Dinlediğim şarkılara zihnimde çektiğim her klipte başrolü oynamaktan, yazmaya fırsat bulamıyordum, iyi oldu bu buluşma.
Karanlıkların müsebbibiydim düşüncemde. Dokunduğum gamlanır, zedelenir diye çekinirdim hep. Bilirsin, kendimi sabote etmemle bilinirim.
Bazı zamanlar, “keşke daha az görseydim ve hızlı ölseydim” mırıldanırken, kimi zaman “görmek mi uzatıyor ömrü?” diye takılırdım kendime. Severdim kendime takılmayı. Bazen takılır düşerdim en dipsiz karanlıklara. Bazen canbazı oynardım yine kendi karanlığımda.
Sözler verir tutmazdım. “Bakarım” der bakmazdım. Unuttum dediklerimi daima hatırlar, unutmam dediklerim ise kalıcı olmazdı çoğunlukla.
Değiştiğimi hissettiğim anları garipserdim. Sürekli hedefler çizerdim önüme daha çok değişmek üzerine.
Habersiz çektiğim, kıymetsiz yüzlerce fotoğraf varken, kadraj önünde olmayı bir türlü benimseyemedim.
Okuduğum kitaplarda olmak isterdim bazen, bazen izlediğim filmlerin kamera arkasında.
İstemenin bile yorucu geldiği oluyorken, orada olmak kadar dinlendirecek çok az ses var hayatta.

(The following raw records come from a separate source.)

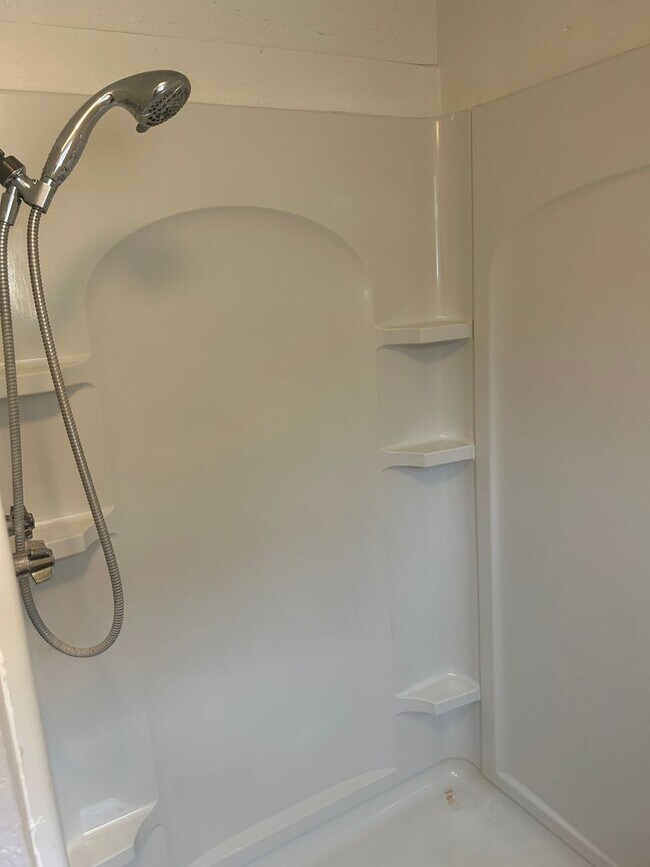 Building Photo - 29133 Milliron Rd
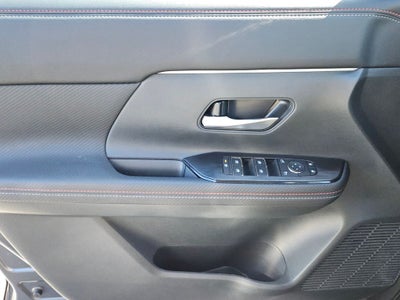 2025 Nissan Kicks SR Intelligent AWD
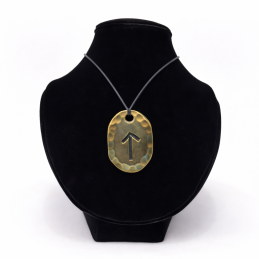 Runa Tiwaz z rzemykiem....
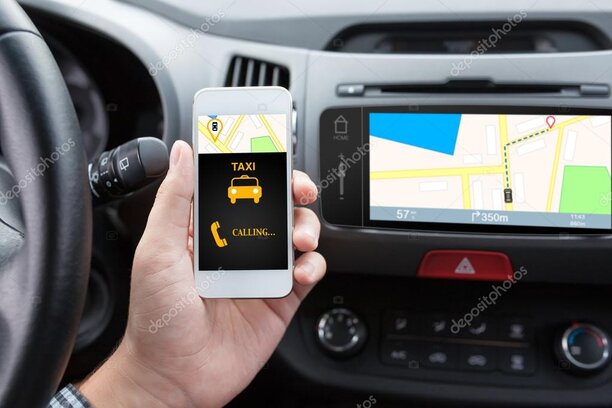 Conductor de transporte revisando la app en su móvil dentro del vehículo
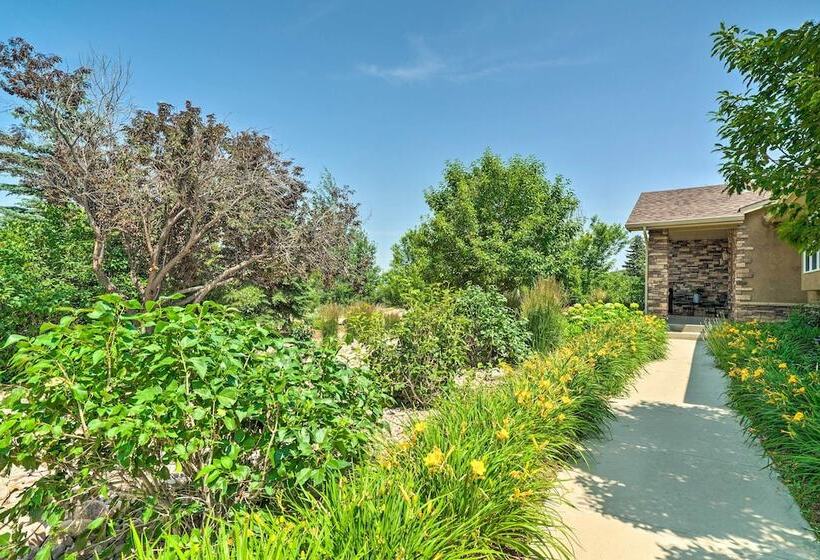 Spacious Family Home < 12 Mi To Usaf Academy!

Birisi seninki.
Ee çiçek de kopardım zamansız. Kokmasına fırsat vermeden reçele benzettim, susuz ve şekersiz.
İster mi diye sormadan fallara meze ettim, her seferinde “sevmiyor”a düştü son yaprak. Biraz daha büyüsem her şey düzelir diye düşünmeye başladım. Derken, Ferhan Abi’nin* “Ben büyüdükçe Türkiye geri gidiyor. Herhalde artık büyümemem gerekiyor!” deyişi geldi aklıma.

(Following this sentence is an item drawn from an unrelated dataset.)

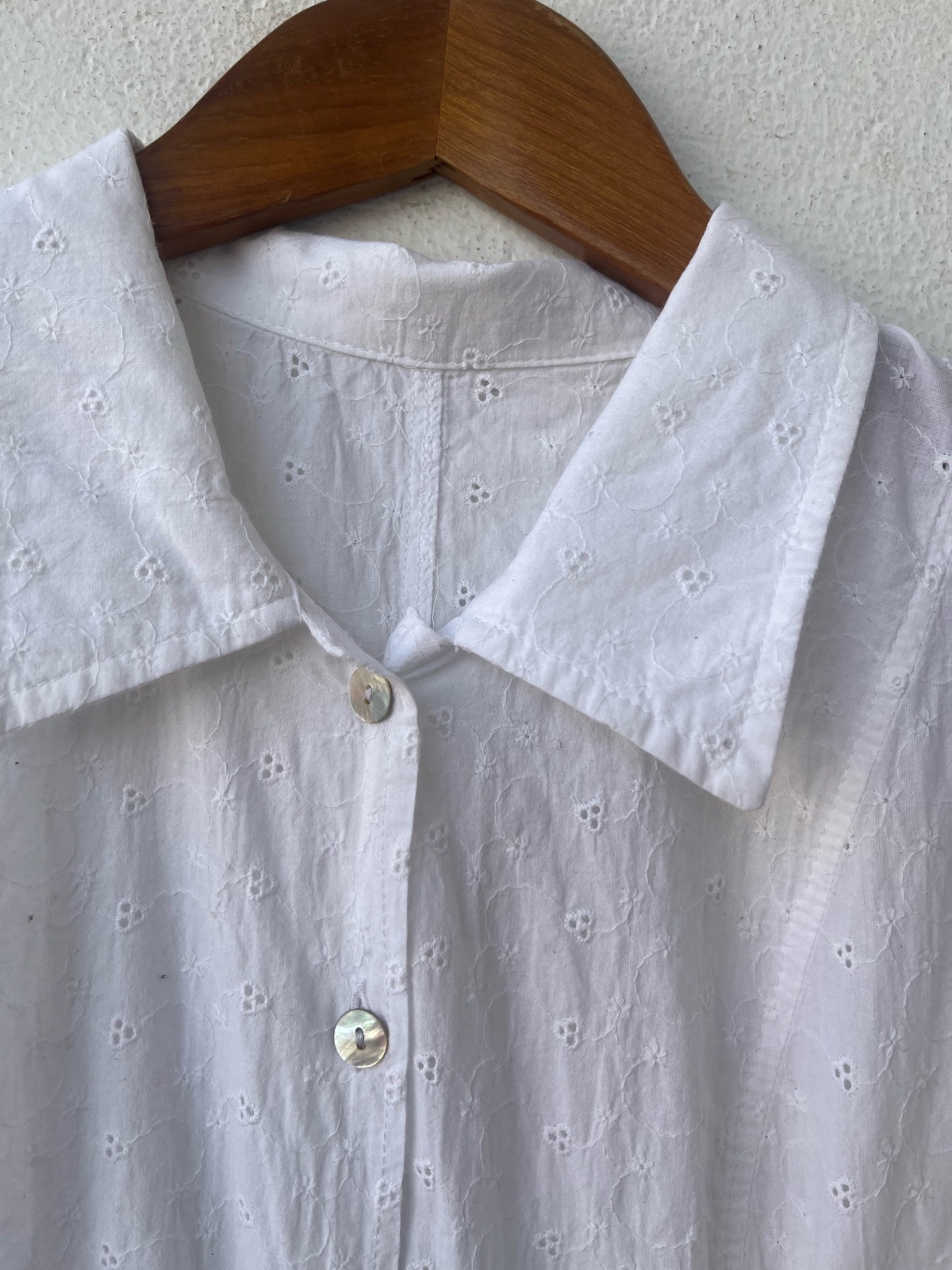 Chemise sans manche broderie anglaise 100 % cotton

Akabinde, demek ki benim de büyümemem gerekiyor diye düşünmeye başladım. Yok yahu! Kendimi Ferhan abi ile kıyasladığımdan değil, büyümenin çok da cazibeli olmadığından.
Büyüdük de ne oldu? Dünya daha çok kirlendi. Çünkü büyük insanların pisliği de büyüktü.
Büyüdükçe çocukluğa artan özlem de büyüdüğünden, çocukça hatalar artmaya başladı sonra.
Ve bir gün, ne büyüyebildiğimi ne de çocuk kalabildiğimi anlamaya başladım. Eğer ki gerçek hayatta CTRL+Z çalışacak olsaydı, muhtemelen kaşifi ben olurdum.
Ama hala çocukluğumdaki gibi dünyada bir yerde, erteleyecek yeni hayaller kurup planlar yapıyorum.
Malzeme bu. Ama tanısan seversin. 🙂
* Ferhan Şensoy’u saygı ve rahmetle anıyorum.